Laurence Lola Veilleux vient de faire paraître, aux éditons Poètes de brousse, son premier recueil de poésie Chasse aux corneilles. Une œuvre forte dont le tableau de chasse se divise en sept segments ou en sept noms de femmes.
Des traces récurrentes telles que l’éclatement, le rapport trouble au corps, la sexualité et la rupture – surtout présente dans le passage de l’enfance à la vie adulte – sillonnent cette œuvre. La poésie de Laurence Lola Veilleux est à la fois poignante et troublante. On sent un certain ton naïf, mais un propos dense : « Quand j’étais petite j’ai fini par grandir / mes vêtements roses / se déchiraient sur ma peau boursoufflée ». Dans la première partie, « Lola », camouflé dans la marge, le lecteur épie une femme qui se définit et qui prend contact avec le monde à travers son corps. Les vers s’enchaînent et nous happent avec l’intensité des images qui se répondent en jouant constamment avec les contrastes : « je me décuplais en miettes brillantes / sur le visage des poupées de porcelaine / qui hantaient les coins sombres de mes chambres. » L’écriture par fragments et le fait de faire cohabiter lumière, enfance et noirceur témoignent de la fougue de l’imaginaire de cette écrivaine de la relève.
Dans le segment « Madeleine », la poésie prend l’essence de la prose en présentant le village de Saint-Benjamin et l’évolution de la narratrice entre 14 et 19 ans. Sa 18e année brille cependant par son absence. Âge déjà trop connoté peut-être? « Madeleine » raconte une vie embrumée par la dépression, l’alcool et les problèmes psychiatriques.

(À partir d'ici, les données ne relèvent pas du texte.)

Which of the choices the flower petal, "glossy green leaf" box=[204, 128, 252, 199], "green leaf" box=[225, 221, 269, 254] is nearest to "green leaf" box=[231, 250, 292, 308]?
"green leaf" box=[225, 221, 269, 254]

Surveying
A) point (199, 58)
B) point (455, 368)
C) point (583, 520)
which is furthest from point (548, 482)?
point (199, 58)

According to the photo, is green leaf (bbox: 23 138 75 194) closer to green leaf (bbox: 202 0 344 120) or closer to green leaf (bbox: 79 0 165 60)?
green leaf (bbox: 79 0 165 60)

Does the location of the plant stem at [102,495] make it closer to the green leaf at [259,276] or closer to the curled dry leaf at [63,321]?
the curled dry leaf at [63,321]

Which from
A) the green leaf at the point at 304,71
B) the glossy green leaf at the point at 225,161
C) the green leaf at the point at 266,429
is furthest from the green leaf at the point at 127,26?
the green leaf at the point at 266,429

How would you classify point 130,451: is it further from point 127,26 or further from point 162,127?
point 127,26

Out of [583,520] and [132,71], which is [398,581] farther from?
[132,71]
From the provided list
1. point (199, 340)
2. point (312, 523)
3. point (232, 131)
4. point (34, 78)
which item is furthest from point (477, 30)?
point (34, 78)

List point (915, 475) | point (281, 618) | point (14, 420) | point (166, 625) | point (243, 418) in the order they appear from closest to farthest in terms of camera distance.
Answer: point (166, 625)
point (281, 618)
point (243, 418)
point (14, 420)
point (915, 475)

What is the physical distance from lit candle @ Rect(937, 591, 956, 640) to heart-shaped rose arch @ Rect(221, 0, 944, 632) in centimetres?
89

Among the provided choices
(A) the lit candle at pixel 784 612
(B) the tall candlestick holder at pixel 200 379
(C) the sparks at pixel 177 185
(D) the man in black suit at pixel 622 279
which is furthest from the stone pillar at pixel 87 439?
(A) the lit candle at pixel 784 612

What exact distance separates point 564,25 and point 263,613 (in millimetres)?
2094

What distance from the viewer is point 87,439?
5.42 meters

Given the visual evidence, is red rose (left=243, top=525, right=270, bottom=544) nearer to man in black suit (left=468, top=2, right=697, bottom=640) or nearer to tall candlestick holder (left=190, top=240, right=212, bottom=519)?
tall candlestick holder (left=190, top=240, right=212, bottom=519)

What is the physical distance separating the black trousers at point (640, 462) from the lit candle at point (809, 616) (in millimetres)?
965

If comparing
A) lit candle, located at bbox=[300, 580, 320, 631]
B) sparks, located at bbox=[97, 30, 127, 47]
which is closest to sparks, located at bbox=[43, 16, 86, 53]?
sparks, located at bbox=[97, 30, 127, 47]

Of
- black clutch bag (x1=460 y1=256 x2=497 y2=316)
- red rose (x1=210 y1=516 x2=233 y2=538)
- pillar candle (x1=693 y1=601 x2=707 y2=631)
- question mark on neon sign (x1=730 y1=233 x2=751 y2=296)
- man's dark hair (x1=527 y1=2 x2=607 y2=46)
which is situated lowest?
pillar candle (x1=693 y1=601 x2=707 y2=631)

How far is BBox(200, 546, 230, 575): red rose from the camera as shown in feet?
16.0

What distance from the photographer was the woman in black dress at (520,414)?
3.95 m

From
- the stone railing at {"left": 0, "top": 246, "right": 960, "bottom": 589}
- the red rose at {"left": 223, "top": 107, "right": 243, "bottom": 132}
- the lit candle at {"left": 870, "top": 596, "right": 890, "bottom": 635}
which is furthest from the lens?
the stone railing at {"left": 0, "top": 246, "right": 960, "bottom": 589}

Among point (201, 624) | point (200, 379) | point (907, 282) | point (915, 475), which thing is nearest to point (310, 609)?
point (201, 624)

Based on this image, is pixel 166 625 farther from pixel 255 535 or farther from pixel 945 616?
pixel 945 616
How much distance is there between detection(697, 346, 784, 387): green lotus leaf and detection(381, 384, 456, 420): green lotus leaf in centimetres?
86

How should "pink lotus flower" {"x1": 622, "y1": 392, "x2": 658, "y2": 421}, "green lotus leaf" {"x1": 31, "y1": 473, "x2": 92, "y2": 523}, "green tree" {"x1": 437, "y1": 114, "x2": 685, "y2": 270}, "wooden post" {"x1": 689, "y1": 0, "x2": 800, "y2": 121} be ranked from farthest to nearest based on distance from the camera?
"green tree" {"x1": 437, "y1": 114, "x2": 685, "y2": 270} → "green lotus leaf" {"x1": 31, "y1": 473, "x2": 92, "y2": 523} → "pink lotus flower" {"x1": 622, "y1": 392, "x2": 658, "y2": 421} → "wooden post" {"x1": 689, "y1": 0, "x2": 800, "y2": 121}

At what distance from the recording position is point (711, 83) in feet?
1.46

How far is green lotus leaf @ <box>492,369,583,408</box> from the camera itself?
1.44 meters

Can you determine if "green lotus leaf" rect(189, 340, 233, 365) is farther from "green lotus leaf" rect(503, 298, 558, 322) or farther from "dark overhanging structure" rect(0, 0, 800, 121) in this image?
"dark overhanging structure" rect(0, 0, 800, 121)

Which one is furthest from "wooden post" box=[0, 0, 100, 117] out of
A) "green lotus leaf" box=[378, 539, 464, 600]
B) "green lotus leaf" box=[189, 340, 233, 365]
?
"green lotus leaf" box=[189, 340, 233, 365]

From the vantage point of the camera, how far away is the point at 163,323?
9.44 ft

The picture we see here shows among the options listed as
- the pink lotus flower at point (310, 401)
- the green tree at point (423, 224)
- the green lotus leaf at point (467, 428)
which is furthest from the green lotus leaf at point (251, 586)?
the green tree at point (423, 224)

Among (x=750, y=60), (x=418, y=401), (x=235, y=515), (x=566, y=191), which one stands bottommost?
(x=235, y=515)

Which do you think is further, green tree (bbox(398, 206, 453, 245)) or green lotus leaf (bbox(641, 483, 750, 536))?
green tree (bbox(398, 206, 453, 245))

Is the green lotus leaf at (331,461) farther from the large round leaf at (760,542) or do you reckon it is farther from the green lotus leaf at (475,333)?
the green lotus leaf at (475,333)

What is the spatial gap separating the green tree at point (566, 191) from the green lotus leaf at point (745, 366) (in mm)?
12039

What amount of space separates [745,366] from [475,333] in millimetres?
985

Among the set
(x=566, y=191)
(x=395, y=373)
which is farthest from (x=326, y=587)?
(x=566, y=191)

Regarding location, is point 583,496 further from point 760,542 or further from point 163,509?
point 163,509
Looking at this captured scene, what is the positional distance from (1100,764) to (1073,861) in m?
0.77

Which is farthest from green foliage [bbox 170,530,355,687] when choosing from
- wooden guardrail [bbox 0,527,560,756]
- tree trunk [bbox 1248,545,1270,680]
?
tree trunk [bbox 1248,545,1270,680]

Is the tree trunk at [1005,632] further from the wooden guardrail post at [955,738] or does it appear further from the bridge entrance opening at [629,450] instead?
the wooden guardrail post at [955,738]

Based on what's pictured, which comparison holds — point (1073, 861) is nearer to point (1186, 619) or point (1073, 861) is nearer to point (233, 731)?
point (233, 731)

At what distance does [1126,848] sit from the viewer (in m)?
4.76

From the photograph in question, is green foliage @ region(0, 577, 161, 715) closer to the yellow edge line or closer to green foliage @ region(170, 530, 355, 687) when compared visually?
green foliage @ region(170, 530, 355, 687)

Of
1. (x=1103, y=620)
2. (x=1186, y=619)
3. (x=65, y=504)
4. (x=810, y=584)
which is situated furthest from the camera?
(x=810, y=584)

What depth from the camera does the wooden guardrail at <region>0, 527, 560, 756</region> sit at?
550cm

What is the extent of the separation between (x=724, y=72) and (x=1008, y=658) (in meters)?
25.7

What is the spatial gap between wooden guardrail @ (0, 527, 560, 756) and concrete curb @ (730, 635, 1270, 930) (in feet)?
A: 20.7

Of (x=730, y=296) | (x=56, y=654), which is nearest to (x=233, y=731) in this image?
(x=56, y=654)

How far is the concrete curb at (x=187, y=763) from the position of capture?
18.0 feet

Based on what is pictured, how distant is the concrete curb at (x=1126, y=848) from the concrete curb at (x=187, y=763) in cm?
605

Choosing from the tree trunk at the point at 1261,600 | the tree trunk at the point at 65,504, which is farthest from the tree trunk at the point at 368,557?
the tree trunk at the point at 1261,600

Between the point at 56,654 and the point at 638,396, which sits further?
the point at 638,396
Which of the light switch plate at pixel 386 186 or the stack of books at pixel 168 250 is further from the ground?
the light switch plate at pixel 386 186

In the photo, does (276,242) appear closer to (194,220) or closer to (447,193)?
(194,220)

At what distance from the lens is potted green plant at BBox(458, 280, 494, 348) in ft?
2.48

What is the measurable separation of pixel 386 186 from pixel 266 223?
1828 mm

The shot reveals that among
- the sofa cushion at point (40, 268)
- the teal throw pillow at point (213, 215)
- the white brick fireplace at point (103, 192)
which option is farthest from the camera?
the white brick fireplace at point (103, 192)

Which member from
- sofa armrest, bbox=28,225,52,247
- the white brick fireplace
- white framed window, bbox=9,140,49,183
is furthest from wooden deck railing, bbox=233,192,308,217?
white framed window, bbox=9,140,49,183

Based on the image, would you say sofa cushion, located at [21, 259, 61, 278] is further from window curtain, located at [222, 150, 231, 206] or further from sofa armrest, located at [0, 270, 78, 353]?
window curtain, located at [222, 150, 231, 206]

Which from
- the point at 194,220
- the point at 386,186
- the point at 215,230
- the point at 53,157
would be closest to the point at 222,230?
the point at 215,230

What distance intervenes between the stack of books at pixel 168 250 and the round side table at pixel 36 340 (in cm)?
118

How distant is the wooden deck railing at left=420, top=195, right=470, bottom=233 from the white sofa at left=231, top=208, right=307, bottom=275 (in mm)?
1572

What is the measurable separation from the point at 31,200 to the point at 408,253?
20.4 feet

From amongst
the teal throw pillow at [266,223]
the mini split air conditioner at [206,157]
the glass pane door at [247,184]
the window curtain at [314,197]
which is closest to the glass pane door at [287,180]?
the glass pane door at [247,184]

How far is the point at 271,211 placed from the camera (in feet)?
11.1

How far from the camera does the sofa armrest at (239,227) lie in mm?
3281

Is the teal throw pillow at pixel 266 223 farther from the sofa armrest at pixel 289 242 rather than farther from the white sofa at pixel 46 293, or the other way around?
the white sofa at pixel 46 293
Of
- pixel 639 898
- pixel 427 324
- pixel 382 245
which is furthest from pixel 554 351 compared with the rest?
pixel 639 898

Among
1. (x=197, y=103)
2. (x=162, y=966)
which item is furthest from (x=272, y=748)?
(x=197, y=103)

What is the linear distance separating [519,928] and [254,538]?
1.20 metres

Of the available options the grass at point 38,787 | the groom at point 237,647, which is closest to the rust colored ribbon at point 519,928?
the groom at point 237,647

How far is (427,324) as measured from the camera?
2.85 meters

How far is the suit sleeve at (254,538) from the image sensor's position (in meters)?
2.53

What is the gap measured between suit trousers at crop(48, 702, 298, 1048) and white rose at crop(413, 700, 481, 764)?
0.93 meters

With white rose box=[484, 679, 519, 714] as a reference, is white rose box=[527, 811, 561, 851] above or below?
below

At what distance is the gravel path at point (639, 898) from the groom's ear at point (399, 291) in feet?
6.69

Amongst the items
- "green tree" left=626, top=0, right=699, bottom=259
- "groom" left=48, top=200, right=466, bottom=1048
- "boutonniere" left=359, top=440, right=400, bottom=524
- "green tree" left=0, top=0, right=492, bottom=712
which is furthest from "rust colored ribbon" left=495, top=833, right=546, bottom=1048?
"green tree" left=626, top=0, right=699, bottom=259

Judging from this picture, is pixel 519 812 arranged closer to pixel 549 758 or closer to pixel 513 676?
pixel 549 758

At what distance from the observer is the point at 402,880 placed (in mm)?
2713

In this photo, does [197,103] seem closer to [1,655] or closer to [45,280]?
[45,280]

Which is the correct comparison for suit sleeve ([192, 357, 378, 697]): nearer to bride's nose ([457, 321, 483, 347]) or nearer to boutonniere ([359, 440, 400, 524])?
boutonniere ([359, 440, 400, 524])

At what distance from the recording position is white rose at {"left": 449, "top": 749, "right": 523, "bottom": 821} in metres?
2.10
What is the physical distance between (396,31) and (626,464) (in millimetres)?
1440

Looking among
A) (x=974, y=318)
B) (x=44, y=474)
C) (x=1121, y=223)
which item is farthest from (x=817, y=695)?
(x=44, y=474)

Suit une Lilith assaillie par le sexe qui se répand jusque dans les murs. C’est froid, ça pue la charogne, on le sent presque à travers les pages comme s’il y avait un collant odorant à gratter. Malgré tout, on sent aussi la femme blessée qui s’acharne sur elle-même : « je suis partie trop vite encore / maudite conne / maudite maudite maudite / maudite maudite maudite maudite conne. »
Le recueil Chasse aux corneilles se déploie dans l’intensité : Laurence Lola Veilleux manipule avec brio la tension, autant dans la psyché de ses personnages que dans la forme de ses fragments poétiques, en y opposant la douceur des mots qui créent des images troublantes. Une première œuvre avec une voix aussi singulière que ses thèmes : il est évident que le tableau de chasse de Laurence Lola Veilleux ne restera pas immaculé.